Venue CICG, Room 18
Thursday, December 10, 2015
First, I would like to recognize and thank Baroness Anelay for her leadership in gender equality and for her deep commitment to tackling sexual violence in conflict situations.
Last week, the UN’s State of the World Population Report emphasized that the health needs of women and girls must not be treated as an afterthought in times of crises, but instead must be placed at the center of any humanitarian response.
The same is true when it comes to protecting women and girls at the onset of an emergency, an area that’s been repeatedly identified as an especially weak link. And needless to say, an area of increasing importance with the number of crises we are facing in the world today.
This is precisely why Secretary Kerry launched the Safe from the Start initiative with UNHCR and other partners two years ago — to focus on how to better address gender-based violence at the onset of an emergency. And that’s also been one of the United States’ priorities when leading the Call to Action on Protection from Gender-based Violence in Emergencies this past year.
Leadership of this initiative will transition to Sweden next month, and the United States looks forward to continuing to work closely with Sweden — and with all Call to Action partners – in the coming year.
We now have a roadmap for the next five years, which outlines concrete actions all humanitarian stakeholders can take to change the policies, systems, and mechanisms used for emergency response.

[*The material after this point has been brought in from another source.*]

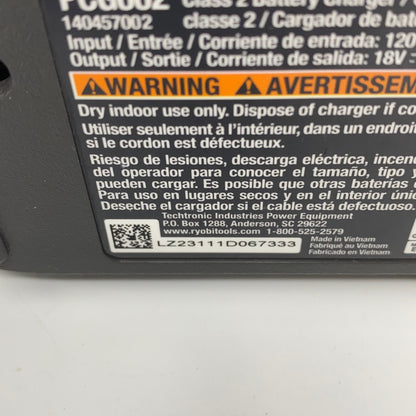 Serial #/Tag-LPNO618503124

And we’ve all agreed to hold each other accountable, a true achievement and an indispensable tool as we’ve heard from our panelists to measure progress in our efforts to stop gender-based violence.
Everybody in the Red Cross/Red Crescent Movement has a role to play. We encourage all of you to look at this roadmap, to identify what actions you can take to help promote these goals, and if you are not already a Call to Action partner, I urge you to consider joining the Call to Action.
We need a zero-tolerance policy toward gender-based violence against anyone — men, women, and children – and we need you to help make it happen.
Gender-based violence is insidious, affecting developed and developing countries alike.
Vice President Biden, who authored the Violence Against Women Act while in the Senate, has been a leader in efforts to end violence against women and girls for two decades. And of course, under President Obama’s leadership, the United States released the first-ever U.S. Strategy to Prevent and Respond to Gender-based Violence Globally just over three years ago.
This is also a priority for me too. Preventing and responding to gender-based violence is a central pillar of the U.S. Mission’s signature gender initiative – The Future She Deserves — an initiative that has been embraced by International Geneva and highlights what we can accomplish when we work together. And I pledge to continue to make this a top priority in the coming year.
Together, I’m confident — as Secretary Kerry said just a few weeks ago at the Action Ministerial on Gender-Based Violence in Humanitarian Emergencies – he said I’m confident that together “we can be voices for people who don’t have a voice and provide protection for people who’ve never had the luxury of this kind of protection.”
So let’s work together, and work hard, to really make a difference in the lives of these victims and survivors.